Heinrich Albertz‘ Herz schlägt links

■ Eine Predigt vor der Friedenskonferenz in der Stephanikirche

Die Christliche Friedenskonferenz, d.h. ihr Regionalausschuß, hat zwei Tage getagt. Zum Abschluß predigt Heinrich Albertz in der Stephanikirche. Die Kirche ist voll bis auf den letzten Platz. Die CFK ist eine 1958 gegründete, internationale Organisation, deren Führung, so Stephani -Pastor Louis von Zobeltitz am Sonnabend vor Journalisten, allein bei Kirchenvertretern aus Osteuropa liege. Denen muß es ja nun gut gehen, nachdem sogar in Rumänien wieder Weihnachten gefeiert werden darf und die Kirche der DDR durchgängig das Personal aller Oppositionsgruppen stellt, die aufblühen, nachdem sie am 7./8. Oktober nicht vom Chinasyndrom weggeputzt wurden.

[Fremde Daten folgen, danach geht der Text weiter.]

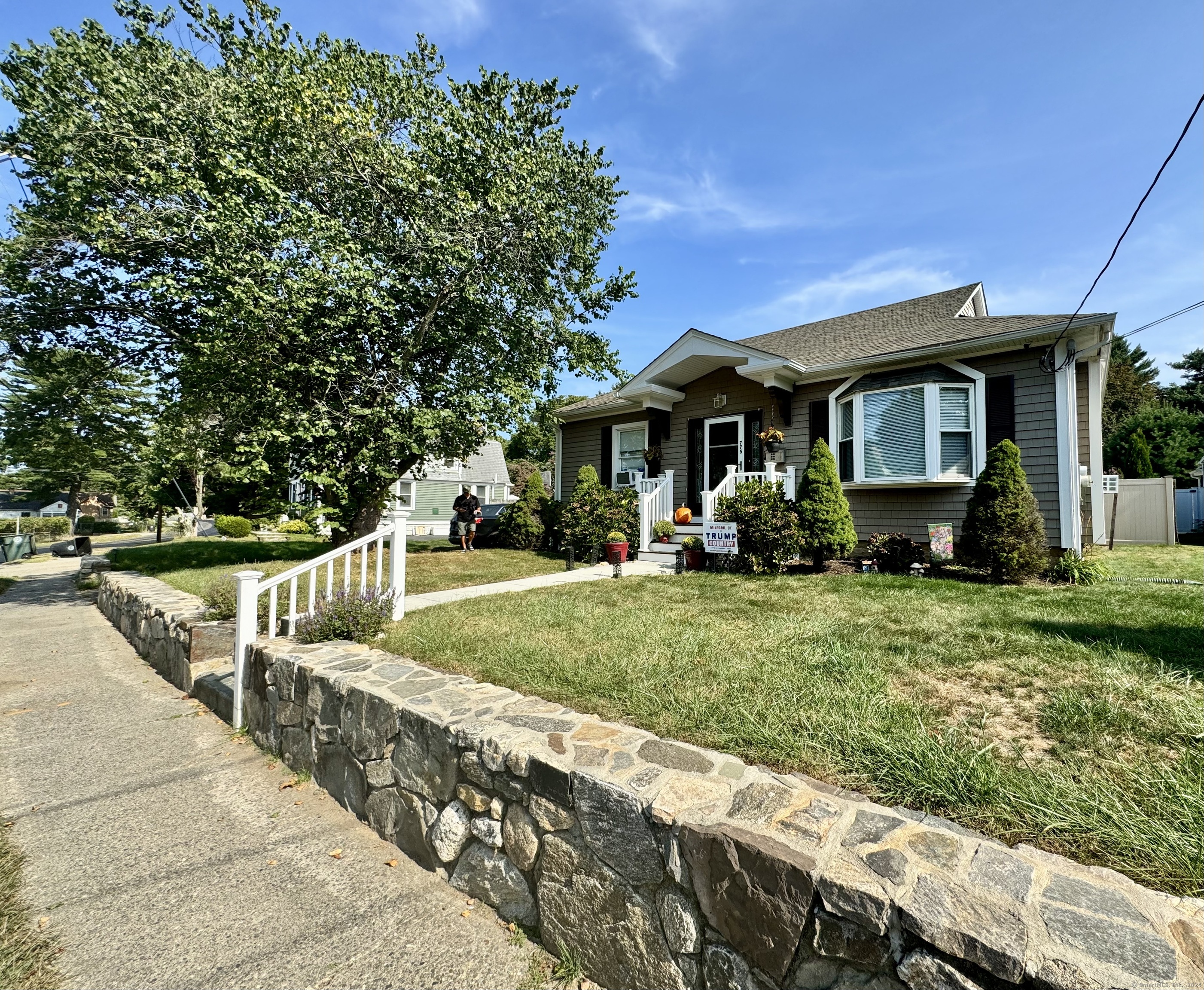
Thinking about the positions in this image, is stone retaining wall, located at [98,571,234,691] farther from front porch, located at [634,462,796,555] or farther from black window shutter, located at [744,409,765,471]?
black window shutter, located at [744,409,765,471]

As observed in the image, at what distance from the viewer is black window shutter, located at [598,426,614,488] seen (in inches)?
507

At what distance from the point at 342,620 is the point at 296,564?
4.40m

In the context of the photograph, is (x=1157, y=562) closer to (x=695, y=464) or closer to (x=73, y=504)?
(x=695, y=464)

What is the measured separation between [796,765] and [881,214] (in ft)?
32.9

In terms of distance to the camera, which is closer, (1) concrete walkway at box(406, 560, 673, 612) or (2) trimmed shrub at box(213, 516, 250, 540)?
(1) concrete walkway at box(406, 560, 673, 612)

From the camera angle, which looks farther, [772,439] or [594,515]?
[594,515]

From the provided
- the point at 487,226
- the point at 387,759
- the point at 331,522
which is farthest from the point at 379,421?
the point at 387,759

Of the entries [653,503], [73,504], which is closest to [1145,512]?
[653,503]

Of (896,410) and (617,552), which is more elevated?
(896,410)

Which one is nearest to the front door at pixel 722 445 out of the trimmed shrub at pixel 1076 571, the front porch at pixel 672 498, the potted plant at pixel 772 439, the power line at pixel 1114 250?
the front porch at pixel 672 498

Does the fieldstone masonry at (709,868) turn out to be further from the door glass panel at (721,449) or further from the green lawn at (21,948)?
the door glass panel at (721,449)

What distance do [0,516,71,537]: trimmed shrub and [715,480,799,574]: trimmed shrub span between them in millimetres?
30739

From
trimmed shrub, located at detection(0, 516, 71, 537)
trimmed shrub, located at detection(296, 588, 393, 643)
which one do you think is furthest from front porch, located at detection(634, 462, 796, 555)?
trimmed shrub, located at detection(0, 516, 71, 537)

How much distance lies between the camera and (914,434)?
845 centimetres
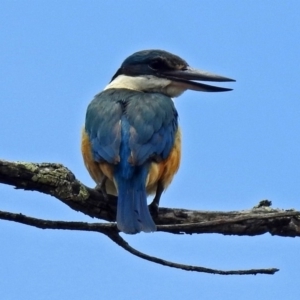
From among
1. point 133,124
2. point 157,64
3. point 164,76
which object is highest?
point 157,64

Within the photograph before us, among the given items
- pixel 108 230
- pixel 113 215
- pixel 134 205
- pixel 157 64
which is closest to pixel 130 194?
pixel 134 205

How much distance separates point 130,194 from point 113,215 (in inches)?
10.8

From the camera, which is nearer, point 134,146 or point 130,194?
point 130,194

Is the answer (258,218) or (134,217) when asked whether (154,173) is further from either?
(258,218)

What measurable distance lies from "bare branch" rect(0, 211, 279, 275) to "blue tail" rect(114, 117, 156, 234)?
48 cm

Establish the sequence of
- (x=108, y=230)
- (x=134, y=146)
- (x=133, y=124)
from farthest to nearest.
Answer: (x=133, y=124), (x=134, y=146), (x=108, y=230)

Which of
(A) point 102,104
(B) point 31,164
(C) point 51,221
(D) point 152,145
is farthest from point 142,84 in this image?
(C) point 51,221

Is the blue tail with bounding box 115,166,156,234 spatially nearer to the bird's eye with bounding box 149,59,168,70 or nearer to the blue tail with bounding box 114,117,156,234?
the blue tail with bounding box 114,117,156,234

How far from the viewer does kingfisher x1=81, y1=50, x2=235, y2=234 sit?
180 inches

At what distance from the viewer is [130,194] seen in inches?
182

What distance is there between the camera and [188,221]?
4297 millimetres

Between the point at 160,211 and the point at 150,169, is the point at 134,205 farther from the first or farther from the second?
the point at 150,169

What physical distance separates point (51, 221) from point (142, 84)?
318cm

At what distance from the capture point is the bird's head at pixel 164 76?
243 inches
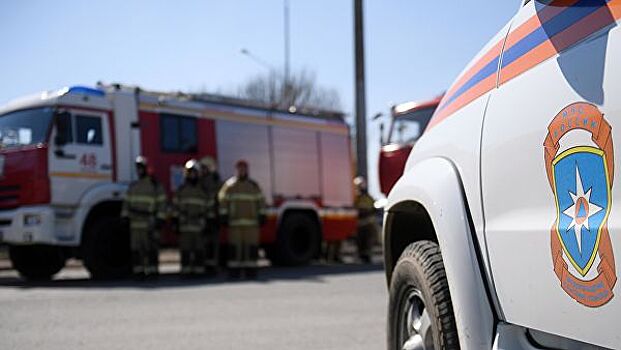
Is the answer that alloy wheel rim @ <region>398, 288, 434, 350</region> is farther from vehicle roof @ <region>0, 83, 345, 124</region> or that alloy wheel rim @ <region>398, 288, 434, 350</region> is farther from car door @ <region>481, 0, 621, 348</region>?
vehicle roof @ <region>0, 83, 345, 124</region>

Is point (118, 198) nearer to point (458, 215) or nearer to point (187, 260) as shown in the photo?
point (187, 260)

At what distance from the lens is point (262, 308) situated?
7812 mm

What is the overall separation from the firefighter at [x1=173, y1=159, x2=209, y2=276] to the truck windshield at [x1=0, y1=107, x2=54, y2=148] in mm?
2173

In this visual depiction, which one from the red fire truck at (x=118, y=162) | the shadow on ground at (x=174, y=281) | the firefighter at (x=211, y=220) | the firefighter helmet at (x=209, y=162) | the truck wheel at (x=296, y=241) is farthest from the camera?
the truck wheel at (x=296, y=241)

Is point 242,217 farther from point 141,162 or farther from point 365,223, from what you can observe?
point 365,223

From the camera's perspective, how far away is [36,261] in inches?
486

Doch in St. Stephani munkelts anders. Dr. Ittmann von der CFK der BRD folgert aus den “ revolutionären Ereignissen in Mittel-und Osteuropa“: „Der Wind bläst uns ins Gesicht.“ Das kann er nur, wenn es diese Christen fertiggebracht haben, ihre Organisation aus Christen zu zimmern, die sich inmitten all der sozialismusbeschädigten Kirchen hergaben, das Lied der Unterdrücker zu singen

Pastor Albertz hatte sein „guter Freund Zobeltitz“, der auch ein Freund der DKP ist, gebeten, über den 1. Epheserbrief, 18 bis 23 zu predigen. Der beginnt mit der Bitte an Gott, Offenbarung zu geben, damit „ihr Erleuchtung habt für die Augen eures Herzens..“ Albertz beginnt mit einer sehr schönen Selbstkritik: Es wäre besser gewesen, hätten wir alle in den letzten Jahren mit den Augen des Herzens auf die Menschen gesehen und weniger auf den Kampf der Systeme. Was nichts anderes heißen kann, als daß unter der Verteidigung des Sozialismus seine Opfer vergessen wurden.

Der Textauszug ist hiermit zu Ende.